PROBLEM TO SOLVE -
Read through the entries below and copy each line where "blog" turns up.

════════════════════

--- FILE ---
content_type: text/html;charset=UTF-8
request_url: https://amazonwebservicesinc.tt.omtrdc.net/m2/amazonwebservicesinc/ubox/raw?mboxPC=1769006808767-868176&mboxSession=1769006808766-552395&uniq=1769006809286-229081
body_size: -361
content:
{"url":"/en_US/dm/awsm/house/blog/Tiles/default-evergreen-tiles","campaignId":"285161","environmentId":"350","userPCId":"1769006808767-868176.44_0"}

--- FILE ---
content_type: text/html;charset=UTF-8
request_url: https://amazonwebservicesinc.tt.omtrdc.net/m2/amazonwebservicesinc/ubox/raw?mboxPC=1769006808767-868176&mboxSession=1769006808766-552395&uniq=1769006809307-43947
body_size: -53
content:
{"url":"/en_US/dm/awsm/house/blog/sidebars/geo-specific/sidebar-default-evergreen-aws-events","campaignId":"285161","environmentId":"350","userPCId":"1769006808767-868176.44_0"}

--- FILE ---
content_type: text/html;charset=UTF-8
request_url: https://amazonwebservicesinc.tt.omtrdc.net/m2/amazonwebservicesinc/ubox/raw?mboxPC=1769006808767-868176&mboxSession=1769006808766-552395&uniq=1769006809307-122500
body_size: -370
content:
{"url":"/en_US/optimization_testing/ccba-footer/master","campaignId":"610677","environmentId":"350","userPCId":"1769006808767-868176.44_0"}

════════════════════

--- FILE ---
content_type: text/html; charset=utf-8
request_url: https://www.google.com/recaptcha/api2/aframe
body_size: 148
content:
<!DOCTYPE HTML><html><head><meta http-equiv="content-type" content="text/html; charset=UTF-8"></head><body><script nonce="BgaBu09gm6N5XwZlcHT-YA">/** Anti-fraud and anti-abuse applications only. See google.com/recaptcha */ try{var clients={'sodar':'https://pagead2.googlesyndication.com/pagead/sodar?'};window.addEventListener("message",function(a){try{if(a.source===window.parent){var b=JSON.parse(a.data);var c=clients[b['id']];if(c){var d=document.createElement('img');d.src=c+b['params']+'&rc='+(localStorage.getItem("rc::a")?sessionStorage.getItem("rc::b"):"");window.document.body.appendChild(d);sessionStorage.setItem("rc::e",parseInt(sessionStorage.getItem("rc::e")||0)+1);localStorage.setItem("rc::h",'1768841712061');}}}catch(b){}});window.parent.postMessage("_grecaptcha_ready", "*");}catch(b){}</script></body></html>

════════════════════

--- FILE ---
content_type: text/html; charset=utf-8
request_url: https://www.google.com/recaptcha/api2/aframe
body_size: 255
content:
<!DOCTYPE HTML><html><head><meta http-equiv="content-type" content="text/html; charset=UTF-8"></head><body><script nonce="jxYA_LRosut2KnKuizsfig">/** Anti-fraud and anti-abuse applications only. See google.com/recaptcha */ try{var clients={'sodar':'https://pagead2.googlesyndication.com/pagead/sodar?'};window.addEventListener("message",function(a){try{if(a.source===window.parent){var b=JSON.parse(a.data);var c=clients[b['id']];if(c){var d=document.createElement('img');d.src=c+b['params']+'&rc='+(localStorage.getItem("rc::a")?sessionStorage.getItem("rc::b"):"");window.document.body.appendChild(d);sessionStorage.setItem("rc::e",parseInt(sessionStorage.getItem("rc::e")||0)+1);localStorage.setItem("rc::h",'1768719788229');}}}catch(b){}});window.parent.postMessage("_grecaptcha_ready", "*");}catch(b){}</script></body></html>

════════════════════

YOUR SOLUTION -
{"url":"/en_US/dm/awsm/house/blog/Tiles/default-evergreen-tiles","campaignId":"285161","environmentId":"350","userPCId":"1769006808767-868176.44_0"}
{"url":"/en_US/dm/awsm/house/blog/sidebars/geo-specific/sidebar-default-evergreen-aws-events","campaignId":"285161","environmentId":"350","userPCId":"1769006808767-868176.44_0"}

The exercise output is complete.